What’d they say? The companies announced that ending deforestation — a major problem in the production of soya, palm oil, cocoa and other tropical commodities both firms use — is essential if they’re going to meet their carbon reduction goals.
- “The food sector makes up about 37 percent of global emissions, and when you look at deforestation it really has kind of an outside climate impact,” Niamh McCarthy of nonprofit Climate Advisers told Equilibrium.
- Candy-making Nestle competitor Mars has estimated that 42 percent of its emissions come from “land use change,” which is broadly similar to deforestation.
Getting out ahead: Nestle and Unilever took this step as banks — particularly in Europe — are beginning to worry about funding deforestation through their investments, McCarthy noted.
“Unless we end deforestation, achieving net zero is impossible,” the CEOs wrote.
Denver’s trash-pricing plan aims to get households composting and recycling, electric garbage pickup in Des Moines and federal funding for products made from crop waste.
In Denver, trash costs but recycling is free
- Denver will begin charging for trash pickup in 2023 while leaving recycling and composting collection free, CBS News reported. “The more you recycle or compost, the less you throw away, the less your fee is going to be, so it really incentives the behaviors that we want,” a spokesperson for the Denver Department of Transportation and Infrastructure told CBS.
Electric garbage truck comes to Des Moines
- The City of Des Moines, Iowa, will be buying a $700,000 electric-powered garbage truck — at about 2.8 times the price of a standard model, local CBS affiliate KCCI News reported. The city’s 35 existing garbage trucks use almost half of its diesel fuel supply, even though they make up only 5 percent of the municipal fleet, according to KCCI.

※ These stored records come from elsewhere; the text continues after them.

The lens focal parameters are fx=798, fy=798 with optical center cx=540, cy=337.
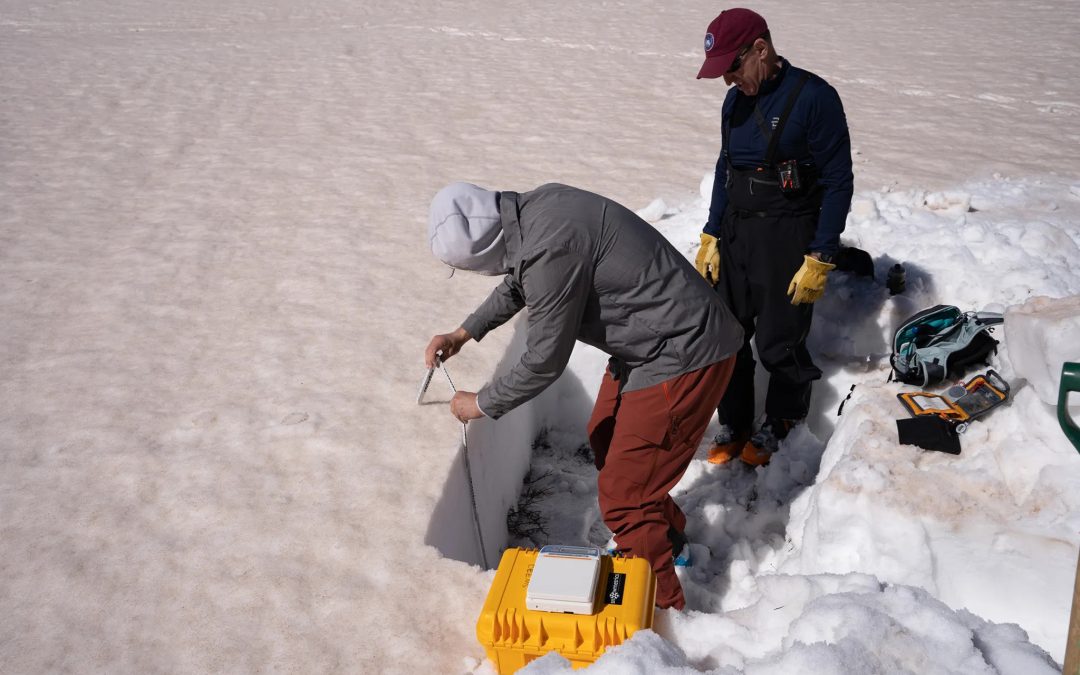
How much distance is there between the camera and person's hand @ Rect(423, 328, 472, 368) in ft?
10.3

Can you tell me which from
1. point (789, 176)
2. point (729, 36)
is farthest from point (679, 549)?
point (729, 36)

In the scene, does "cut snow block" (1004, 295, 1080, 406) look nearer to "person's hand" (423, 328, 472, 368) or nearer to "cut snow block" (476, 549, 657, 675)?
"cut snow block" (476, 549, 657, 675)

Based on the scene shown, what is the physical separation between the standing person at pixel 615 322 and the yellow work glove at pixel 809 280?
71 cm

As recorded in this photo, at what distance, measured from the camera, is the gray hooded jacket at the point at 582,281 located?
7.70 feet

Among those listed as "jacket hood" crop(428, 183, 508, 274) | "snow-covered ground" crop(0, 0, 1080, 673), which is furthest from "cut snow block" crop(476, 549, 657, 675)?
"jacket hood" crop(428, 183, 508, 274)

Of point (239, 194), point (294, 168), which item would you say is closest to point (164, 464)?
point (239, 194)

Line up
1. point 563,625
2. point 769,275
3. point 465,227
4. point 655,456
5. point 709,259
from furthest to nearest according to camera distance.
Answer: point 709,259 < point 769,275 < point 655,456 < point 465,227 < point 563,625

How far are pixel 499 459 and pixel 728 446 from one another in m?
1.18

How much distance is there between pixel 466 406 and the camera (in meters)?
2.80

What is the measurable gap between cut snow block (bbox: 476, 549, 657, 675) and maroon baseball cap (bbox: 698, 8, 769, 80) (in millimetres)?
1902

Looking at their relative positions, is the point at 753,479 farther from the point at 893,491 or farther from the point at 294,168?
the point at 294,168

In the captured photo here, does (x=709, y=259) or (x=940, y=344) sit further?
(x=709, y=259)

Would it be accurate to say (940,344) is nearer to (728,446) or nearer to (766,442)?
(766,442)

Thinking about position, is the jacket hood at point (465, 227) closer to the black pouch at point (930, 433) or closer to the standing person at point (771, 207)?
the standing person at point (771, 207)
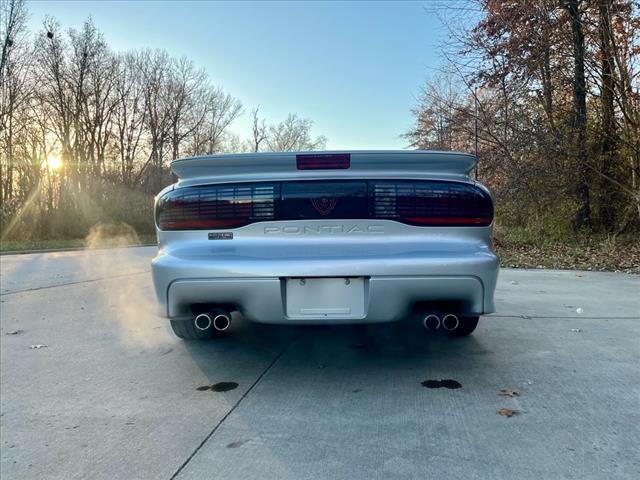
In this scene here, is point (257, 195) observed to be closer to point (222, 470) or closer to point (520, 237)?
point (222, 470)

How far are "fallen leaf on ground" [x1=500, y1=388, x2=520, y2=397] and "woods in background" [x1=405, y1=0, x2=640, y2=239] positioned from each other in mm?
10429

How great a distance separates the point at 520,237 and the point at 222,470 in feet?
41.5

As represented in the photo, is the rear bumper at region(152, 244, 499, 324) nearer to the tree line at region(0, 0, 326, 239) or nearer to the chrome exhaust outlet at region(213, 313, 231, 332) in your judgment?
the chrome exhaust outlet at region(213, 313, 231, 332)

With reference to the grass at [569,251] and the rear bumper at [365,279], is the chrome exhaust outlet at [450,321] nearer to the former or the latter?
the rear bumper at [365,279]

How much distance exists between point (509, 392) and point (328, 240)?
1.34 m

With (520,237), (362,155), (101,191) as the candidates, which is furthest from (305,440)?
(101,191)

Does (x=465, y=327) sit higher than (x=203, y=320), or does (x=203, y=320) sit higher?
(x=203, y=320)

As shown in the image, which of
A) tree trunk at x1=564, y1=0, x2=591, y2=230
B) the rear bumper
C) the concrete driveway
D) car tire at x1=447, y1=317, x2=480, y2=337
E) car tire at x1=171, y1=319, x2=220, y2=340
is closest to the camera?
the concrete driveway

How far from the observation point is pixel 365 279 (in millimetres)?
2748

Federal money to develop new products from farm waste
- The U.S. Department of Agriculture is offering $10 million in grants to farmers looking to develop new “bioproducts” from agricultural and farm waste, Secretary Tom Vilsack announced. The program, funded through the bipartisan infrastructure law, directs USDA to collaborate on such studies with research universities, the agency said.